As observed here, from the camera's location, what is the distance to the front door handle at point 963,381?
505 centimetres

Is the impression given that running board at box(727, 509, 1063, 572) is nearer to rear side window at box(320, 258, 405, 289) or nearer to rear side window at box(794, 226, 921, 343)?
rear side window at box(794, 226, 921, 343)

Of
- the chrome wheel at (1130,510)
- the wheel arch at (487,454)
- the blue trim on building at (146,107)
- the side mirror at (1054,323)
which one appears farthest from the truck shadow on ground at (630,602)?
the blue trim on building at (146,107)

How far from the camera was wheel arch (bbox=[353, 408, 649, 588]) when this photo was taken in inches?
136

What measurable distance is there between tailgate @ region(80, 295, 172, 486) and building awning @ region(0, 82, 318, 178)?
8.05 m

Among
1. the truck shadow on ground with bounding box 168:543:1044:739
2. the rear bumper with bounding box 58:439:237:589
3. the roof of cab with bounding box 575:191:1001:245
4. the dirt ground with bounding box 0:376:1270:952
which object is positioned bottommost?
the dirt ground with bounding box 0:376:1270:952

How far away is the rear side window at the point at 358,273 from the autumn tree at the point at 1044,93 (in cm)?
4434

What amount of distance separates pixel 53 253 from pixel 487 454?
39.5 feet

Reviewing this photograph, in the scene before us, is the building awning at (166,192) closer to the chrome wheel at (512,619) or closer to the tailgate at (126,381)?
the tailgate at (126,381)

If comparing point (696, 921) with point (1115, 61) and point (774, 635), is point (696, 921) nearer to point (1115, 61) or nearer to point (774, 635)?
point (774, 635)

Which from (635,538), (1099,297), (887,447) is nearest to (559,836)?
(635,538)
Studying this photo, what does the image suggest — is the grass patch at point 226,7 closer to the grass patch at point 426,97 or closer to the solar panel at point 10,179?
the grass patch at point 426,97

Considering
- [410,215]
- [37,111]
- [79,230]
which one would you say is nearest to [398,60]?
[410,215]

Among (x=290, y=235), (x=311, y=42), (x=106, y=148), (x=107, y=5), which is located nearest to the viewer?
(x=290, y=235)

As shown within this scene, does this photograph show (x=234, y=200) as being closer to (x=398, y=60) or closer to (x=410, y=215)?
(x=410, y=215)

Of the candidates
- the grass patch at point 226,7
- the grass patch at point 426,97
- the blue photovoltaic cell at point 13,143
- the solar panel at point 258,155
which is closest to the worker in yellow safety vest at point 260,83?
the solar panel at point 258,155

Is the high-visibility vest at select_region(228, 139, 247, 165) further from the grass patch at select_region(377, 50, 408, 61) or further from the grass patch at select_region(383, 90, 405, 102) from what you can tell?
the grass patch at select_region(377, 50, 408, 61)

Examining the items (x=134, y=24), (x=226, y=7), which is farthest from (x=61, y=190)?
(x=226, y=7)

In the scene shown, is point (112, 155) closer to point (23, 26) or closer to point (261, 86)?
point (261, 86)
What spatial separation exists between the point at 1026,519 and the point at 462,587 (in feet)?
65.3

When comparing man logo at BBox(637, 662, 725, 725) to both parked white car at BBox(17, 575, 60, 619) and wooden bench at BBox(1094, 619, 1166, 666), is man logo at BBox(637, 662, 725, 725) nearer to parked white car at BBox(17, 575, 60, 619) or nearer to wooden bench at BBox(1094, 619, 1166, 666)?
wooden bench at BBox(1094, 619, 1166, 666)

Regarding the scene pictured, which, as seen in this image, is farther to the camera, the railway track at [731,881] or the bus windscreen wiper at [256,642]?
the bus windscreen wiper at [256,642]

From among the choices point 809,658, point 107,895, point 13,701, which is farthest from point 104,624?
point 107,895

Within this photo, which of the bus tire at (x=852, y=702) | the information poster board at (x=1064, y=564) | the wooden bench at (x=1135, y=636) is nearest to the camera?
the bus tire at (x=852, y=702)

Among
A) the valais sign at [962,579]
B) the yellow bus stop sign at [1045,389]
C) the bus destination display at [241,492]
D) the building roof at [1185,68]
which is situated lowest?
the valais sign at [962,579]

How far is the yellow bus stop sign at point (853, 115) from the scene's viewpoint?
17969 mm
____________
# Exercise brief
Reproduce all of the records exactly.

# The answer
As observed here, from the camera's location, what is the distance to the front door handle at point 963,381?
505 centimetres

Is the impression given that running board at box(727, 509, 1063, 572) is nearer to rear side window at box(320, 258, 405, 289) or nearer to rear side window at box(794, 226, 921, 343)?
rear side window at box(794, 226, 921, 343)

Of
- the chrome wheel at (1130,510)
- the wheel arch at (487,454)
- the blue trim on building at (146,107)
- the side mirror at (1054,323)
which one appears farthest from the truck shadow on ground at (630,602)?
the blue trim on building at (146,107)

How far from the camera was wheel arch (bbox=[353, 408, 649, 588]) when this photo was taken in inches?
136

What measurable distance is there between tailgate @ region(80, 295, 172, 486) and building awning @ region(0, 82, 318, 178)?
8.05 m

Among
1. the truck shadow on ground with bounding box 168:543:1044:739
2. the rear bumper with bounding box 58:439:237:589
3. the roof of cab with bounding box 575:191:1001:245
4. the dirt ground with bounding box 0:376:1270:952
which object is positioned bottommost?
the dirt ground with bounding box 0:376:1270:952

How far away is the rear side window at the point at 358,273 from the autumn tree at the point at 1044,93 (in cm)?
4434

What amount of distance separates pixel 53 253 from pixel 487 454?
39.5 feet

Reviewing this photograph, in the scene before us, is the building awning at (166,192) closer to the chrome wheel at (512,619) or closer to the tailgate at (126,381)?
the tailgate at (126,381)

If comparing point (696, 921) with point (1115, 61) and point (774, 635), is point (696, 921) nearer to point (1115, 61) or nearer to point (774, 635)?
point (774, 635)

Which from (635,538), (1099,297), (887,447) is nearest to (559,836)?
(635,538)
Studying this photo, what does the image suggest — is the grass patch at point 226,7 closer to the grass patch at point 426,97 or closer to the solar panel at point 10,179?
the grass patch at point 426,97

Considering
- [410,215]
- [37,111]
- [79,230]
which one would you say is nearest to [398,60]?
[410,215]

Among (x=290, y=235), (x=311, y=42), (x=106, y=148), (x=107, y=5), which is located nearest to the viewer?
(x=290, y=235)

As shown within this scene, does this photograph show (x=234, y=200) as being closer to (x=398, y=60) or closer to (x=410, y=215)?
(x=410, y=215)

Of the candidates
- the grass patch at point 226,7
- the grass patch at point 426,97
- the blue photovoltaic cell at point 13,143
- the solar panel at point 258,155
which is closest to the worker in yellow safety vest at point 260,83?
the solar panel at point 258,155

Is the high-visibility vest at select_region(228, 139, 247, 165) further from the grass patch at select_region(377, 50, 408, 61) or further from the grass patch at select_region(383, 90, 405, 102) from what you can tell?
the grass patch at select_region(377, 50, 408, 61)

Examining the items (x=134, y=24), (x=226, y=7), which is farthest from (x=61, y=190)?
(x=226, y=7)

In the scene shown, is point (112, 155) closer to point (23, 26) or closer to point (261, 86)?
point (261, 86)
What spatial separation exists between the point at 1026,519 and the point at 462,587 (in feet)?
65.3

When comparing man logo at BBox(637, 662, 725, 725) to both parked white car at BBox(17, 575, 60, 619) and wooden bench at BBox(1094, 619, 1166, 666), is man logo at BBox(637, 662, 725, 725) nearer to parked white car at BBox(17, 575, 60, 619) or nearer to wooden bench at BBox(1094, 619, 1166, 666)?
wooden bench at BBox(1094, 619, 1166, 666)

Regarding the scene pictured, which, as seen in this image, is farther to the camera, the railway track at [731,881] or the bus windscreen wiper at [256,642]?
the bus windscreen wiper at [256,642]

From among the choices point 809,658, point 107,895, point 13,701, which is farthest from point 104,624?
point 107,895

Within this photo, which of the bus tire at (x=852, y=702) | the information poster board at (x=1064, y=564) | the wooden bench at (x=1135, y=636) is nearest to the camera?
the bus tire at (x=852, y=702)

Among
A) the valais sign at [962,579]
B) the yellow bus stop sign at [1045,389]
C) the bus destination display at [241,492]
D) the building roof at [1185,68]
which is situated lowest?
the valais sign at [962,579]

How far is the yellow bus stop sign at point (853, 115) from the scene's viewpoint?
17969 mm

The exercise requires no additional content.